Breast cancer risk does have a link to taking fertility treatments, but researchers believe the relationship differs depending on if the woman gets pregnant or not after treatment.
ABC News reports that researchers with the National Institutes of Health have found that, while fertility drugs seem to reduce breast cancer risk in younger women, that risk actually increases when they become pregnant.
Many studies have attempted to pinpoint what the actual risk is, with some showing a reduction in risk, others showing increased risk, and others even showing no change at all.
Med Page Today reports that Clarice Weinberg, PhD, with the National Institute of Environmental Health Sciences in Research Park Triangle, N.C., along with her colleagues, have completed a retrospective, sister-matched case-control study with women who have used fertility drugs.
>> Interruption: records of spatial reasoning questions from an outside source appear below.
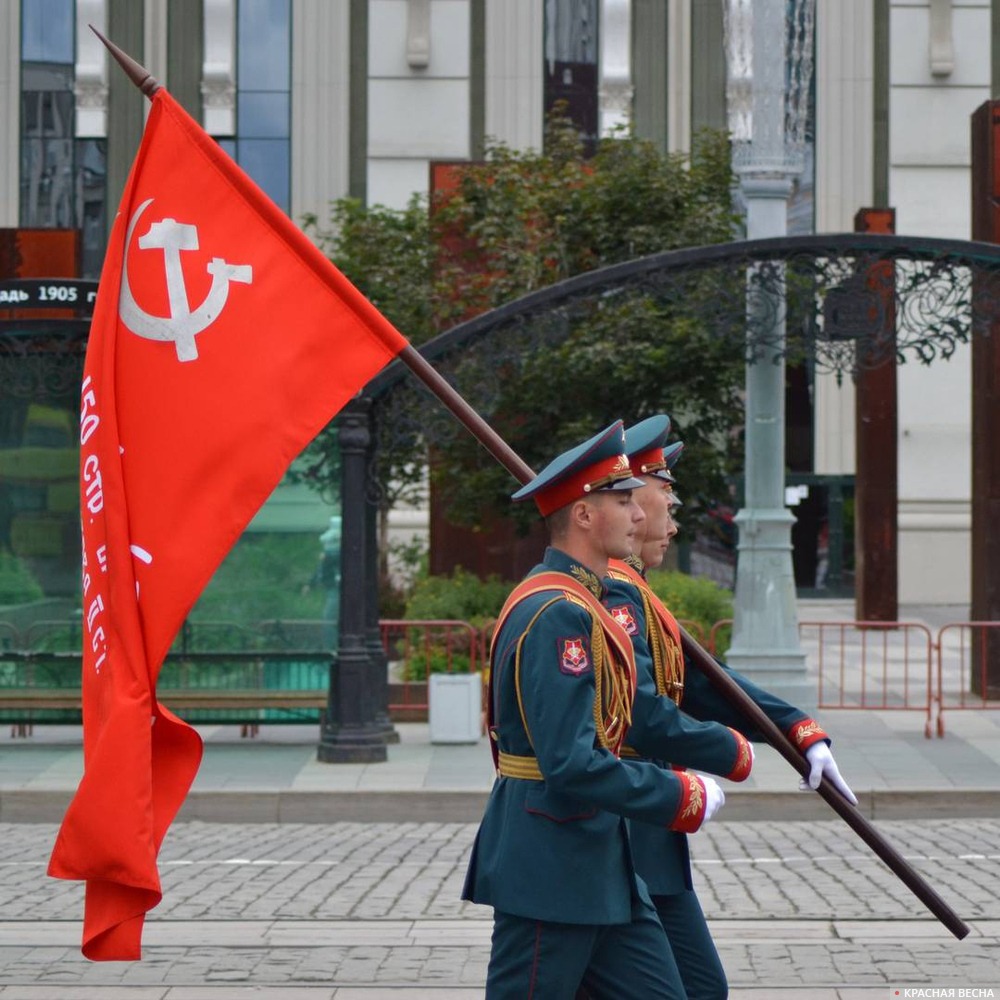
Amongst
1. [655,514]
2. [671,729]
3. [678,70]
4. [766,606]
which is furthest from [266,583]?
[678,70]

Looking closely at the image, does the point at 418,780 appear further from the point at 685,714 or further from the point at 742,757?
the point at 742,757

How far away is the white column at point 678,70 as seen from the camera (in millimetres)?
36062

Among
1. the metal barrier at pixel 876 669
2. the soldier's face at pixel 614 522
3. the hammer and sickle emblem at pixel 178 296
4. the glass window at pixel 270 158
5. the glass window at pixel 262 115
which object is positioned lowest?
the metal barrier at pixel 876 669

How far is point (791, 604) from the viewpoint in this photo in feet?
49.1

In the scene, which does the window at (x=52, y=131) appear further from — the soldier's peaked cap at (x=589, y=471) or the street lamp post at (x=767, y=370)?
the soldier's peaked cap at (x=589, y=471)

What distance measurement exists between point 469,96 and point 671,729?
3310 cm

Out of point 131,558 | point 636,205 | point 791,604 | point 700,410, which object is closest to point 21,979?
point 131,558

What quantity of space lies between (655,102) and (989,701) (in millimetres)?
21659

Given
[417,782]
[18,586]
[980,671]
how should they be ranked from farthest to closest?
1. [980,671]
2. [18,586]
3. [417,782]

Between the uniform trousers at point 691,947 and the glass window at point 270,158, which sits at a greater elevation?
the glass window at point 270,158

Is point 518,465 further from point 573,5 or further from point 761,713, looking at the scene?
point 573,5

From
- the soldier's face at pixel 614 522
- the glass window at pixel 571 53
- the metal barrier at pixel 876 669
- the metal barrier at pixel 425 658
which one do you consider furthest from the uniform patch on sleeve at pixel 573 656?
the glass window at pixel 571 53

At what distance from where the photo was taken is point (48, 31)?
36.2m

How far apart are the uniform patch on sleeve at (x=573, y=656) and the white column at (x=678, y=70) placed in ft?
108
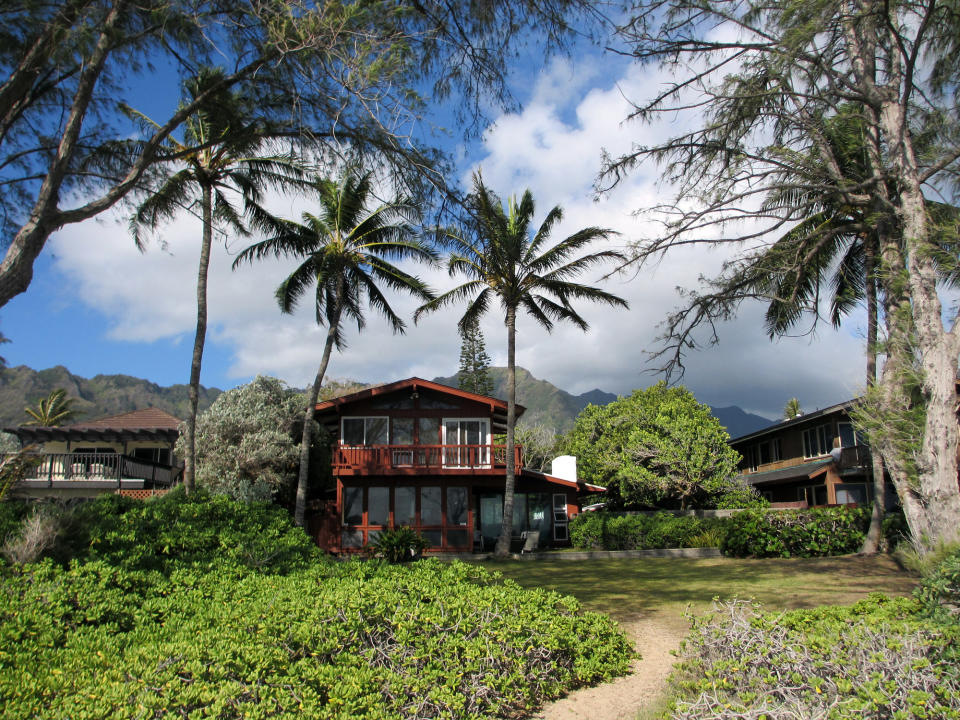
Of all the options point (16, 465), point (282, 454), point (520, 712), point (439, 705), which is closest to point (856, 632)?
point (520, 712)

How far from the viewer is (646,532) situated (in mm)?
21578

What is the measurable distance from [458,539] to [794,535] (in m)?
11.1

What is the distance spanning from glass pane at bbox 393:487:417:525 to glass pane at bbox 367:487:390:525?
29 cm

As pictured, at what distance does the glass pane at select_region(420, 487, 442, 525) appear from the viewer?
2398cm

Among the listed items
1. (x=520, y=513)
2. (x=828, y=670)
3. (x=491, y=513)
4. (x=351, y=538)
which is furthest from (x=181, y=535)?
(x=520, y=513)

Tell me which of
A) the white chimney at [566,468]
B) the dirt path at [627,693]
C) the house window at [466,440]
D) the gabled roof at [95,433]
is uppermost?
the gabled roof at [95,433]

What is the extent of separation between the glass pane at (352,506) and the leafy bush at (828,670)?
64.3 ft

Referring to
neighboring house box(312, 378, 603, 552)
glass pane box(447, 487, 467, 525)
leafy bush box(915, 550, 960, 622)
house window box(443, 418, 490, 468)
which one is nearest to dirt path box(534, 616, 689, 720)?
leafy bush box(915, 550, 960, 622)

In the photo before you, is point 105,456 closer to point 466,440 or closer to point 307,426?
point 307,426

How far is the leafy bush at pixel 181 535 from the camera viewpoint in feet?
23.4

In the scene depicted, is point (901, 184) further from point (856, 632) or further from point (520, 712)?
point (520, 712)

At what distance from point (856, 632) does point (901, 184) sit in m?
7.55

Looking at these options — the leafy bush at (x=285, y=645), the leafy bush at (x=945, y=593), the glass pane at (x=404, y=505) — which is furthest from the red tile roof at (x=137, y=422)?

They found that women who had used the drugs but had not conceived a 10-plus-week pregnancy under treatment, there was a significant decrease in risk of breast cancer when compared with non users.
However, women who used fertility drugs and conceived a 10-plus-week pregnancy showed a statistically significant increase in breast cancer risk when compared to women who were treated, but did not become pregnant. The group noted that:
“Our data suggest that exposure to a stimulated pregnancy is enough to undo the reduction in risk associated with a history of exposure to ovulation-stimulating drugs.”
ABC News reports that Dr. Marcelle Cedars, a professor of reproductive endocrinology at the University of California, San Francisco, who was not involved in the study, states that the findings are actually a reason that more women want to take fertility drugs. She explained:
“Even in the group at an increased risk after their pregnancy, their risk was not higher than the general public. If you use fertility drugs, you’re not increasing your risk [of breast cancer].”